Bilindiği gibi, îmân gaybadır. Bizler bu dünyada Cenâb-ı
Hakk’ı görmeden îmân ettik. Hatta sahâbeden sonra gelen
bizim gibi ümmetler Resûlullâh (s.a.v.)’e de görmeden îmân
ettik. Gayba îmân eden biz Mü’minlerin bu îmânını günün yirmi
dört saatinde devam ettirmeye çalışması gerekmektedir.
Peki bu nasıl mümkün olabilir? Resûlullâh (s.a.v.) bir hadîs-i
şerîflerinde: “Îmânlarınızı tazeleyiniz” buyurmuşlardır.
Ashâb-ı Kirâm: “Îmânımızı nasıl tazeleriz ey Allâh’ın Resûlü?”
diye sorunca: “La ilâhe illallâh kavl-i şerîfini çokça söyleyerek,
tekrar ederek” buyurmuşlardır. Buradan çıkan sonuç
şudur ki; îmânımızın tazelenip yenilenmesi ve onun muhafazasının
en temel şartlarından bir tanesi de yukarıda bahsedildiği
gibi Nebî (s.a.v.)’e hakkıyla muhabbet edip, hakkıyla saygı ve
hürmet gösterdikten sonra Kelime-i Tevhîd’i çokça zikredip ona
devam etmektir. Allâh (c.c.) Kur’ân-ı Kerîm’de: “… Allâh’ı zikir
en büyüktür …” (Ankebût s. 45) buyurmaktadır. Îmânımızın muhafazası,
kemâle ermesi ve yenilenmesinde Kelime-i Tevhîd’e
devam etmenin yeri çok önemlidir.Bilindiği gibi mahşer sabahı
herkesin âmelleri mizanda tartılacak ve mizanda Kelime-i
Tevhîd’den daha ağır hiçbir şey bulunmayacak. Allâh (c.c.) hepimize
o kelime ile yaşayıp, o kelime ile son nefesimizi vermeyi
nasib-i müyesser eylesin.
Hem îmân tazelemesi yapılan hem de nikâh tazelemesi
yapılan Tecdîd-i Îmân ve Nikâh duâsını sıkça okumakta fayda
vardır; zîrâ Resûlullâh (s.a.v.): “Mümin sabahladığı hâlde
kâfir akşamlar; mümin akşamladığı hâlde kâfir sabahlar da
haberi olmaz” buyurarak bizleri haberimiz olmadan da daire-i
islâm’dan çıkabilme ihtimaline karşı ikâz etmişlerdir.
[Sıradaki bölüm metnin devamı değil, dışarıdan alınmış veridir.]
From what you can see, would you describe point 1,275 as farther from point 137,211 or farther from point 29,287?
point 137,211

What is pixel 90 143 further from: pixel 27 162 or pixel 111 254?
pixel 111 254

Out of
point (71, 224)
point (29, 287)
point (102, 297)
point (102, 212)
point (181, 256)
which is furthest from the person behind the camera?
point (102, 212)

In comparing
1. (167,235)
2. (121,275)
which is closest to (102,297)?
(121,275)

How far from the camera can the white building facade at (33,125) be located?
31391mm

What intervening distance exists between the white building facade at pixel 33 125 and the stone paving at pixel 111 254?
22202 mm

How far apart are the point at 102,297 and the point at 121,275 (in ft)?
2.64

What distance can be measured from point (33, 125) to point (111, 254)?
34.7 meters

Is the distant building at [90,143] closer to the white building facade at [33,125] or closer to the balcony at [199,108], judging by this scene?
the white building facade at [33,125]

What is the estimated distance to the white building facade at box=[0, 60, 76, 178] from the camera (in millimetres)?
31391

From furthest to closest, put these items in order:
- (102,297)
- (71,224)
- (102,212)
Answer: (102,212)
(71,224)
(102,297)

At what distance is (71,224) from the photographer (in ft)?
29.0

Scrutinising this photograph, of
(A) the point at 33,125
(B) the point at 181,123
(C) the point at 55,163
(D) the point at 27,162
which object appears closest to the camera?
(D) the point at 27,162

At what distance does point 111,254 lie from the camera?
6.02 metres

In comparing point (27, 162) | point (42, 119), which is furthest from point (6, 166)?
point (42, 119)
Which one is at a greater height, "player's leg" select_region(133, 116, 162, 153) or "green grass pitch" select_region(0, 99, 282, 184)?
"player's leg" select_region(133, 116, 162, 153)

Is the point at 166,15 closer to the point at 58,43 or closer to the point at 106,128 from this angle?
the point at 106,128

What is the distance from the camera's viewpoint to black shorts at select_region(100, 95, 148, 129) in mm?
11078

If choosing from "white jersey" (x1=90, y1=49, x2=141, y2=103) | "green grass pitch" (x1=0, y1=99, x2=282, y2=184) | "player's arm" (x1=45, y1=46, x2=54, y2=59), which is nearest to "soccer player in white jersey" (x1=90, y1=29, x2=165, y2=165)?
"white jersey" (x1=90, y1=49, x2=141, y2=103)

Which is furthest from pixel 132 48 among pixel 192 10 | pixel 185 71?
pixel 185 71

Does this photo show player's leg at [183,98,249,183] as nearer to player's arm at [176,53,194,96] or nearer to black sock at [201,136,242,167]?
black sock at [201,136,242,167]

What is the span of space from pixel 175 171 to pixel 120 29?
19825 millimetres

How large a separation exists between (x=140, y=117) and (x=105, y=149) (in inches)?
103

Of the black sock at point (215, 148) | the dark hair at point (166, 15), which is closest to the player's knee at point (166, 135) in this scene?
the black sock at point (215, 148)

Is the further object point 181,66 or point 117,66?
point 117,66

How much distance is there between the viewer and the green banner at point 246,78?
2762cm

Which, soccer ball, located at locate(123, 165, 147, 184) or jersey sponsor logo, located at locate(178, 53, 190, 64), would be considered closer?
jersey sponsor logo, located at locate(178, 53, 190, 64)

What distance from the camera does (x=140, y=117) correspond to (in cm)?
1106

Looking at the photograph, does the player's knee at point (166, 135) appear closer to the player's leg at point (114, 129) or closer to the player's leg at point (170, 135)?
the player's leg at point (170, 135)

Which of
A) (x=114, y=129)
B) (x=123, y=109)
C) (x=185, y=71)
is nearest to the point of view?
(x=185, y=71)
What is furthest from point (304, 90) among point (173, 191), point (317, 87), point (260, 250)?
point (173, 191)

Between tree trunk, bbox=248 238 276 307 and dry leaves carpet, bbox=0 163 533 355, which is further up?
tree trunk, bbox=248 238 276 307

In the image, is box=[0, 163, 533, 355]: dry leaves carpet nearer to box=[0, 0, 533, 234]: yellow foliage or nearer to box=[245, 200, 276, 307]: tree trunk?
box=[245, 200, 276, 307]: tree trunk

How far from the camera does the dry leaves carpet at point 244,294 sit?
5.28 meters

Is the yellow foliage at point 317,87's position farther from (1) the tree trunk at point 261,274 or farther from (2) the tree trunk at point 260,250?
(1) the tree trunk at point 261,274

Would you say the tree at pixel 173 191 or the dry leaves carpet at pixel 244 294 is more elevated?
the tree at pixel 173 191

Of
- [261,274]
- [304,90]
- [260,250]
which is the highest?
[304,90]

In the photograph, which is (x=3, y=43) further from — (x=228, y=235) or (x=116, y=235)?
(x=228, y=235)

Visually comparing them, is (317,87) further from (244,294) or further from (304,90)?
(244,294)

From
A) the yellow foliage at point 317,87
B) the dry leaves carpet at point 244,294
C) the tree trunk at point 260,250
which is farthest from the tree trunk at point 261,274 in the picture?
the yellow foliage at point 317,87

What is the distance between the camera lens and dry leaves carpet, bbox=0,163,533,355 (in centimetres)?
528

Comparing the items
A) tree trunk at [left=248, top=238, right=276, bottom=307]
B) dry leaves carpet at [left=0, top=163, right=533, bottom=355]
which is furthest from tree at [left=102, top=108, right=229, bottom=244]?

Tecdîd-i Îmân ve Nikâh duâsı: “Allâhümme innî ürîdü en
üceddidel îmâne ve nnikâha tecdîden bi-kavli lâ ilâhe illallâh
Muhammedün Resûlullâh.” Yani: “Ey Rabbim, îmanımı ve
nikahımı, lâ ilâhe illâllah Muhammedün Resûlullâh diyerek
yeniliyorum. Benden îmanıma aykırı düşecek ne kadar söz,
hareket ve fikir meydana gelmişse, hepsine tevbe istiğfar
ediyor, pişmanlık duyup af diliyorum. Beni afvet, nikahımı
da sabit kıl.” (Ömer Muhammed Öztürk, Sohbetler, 2.c., 66-67.s.)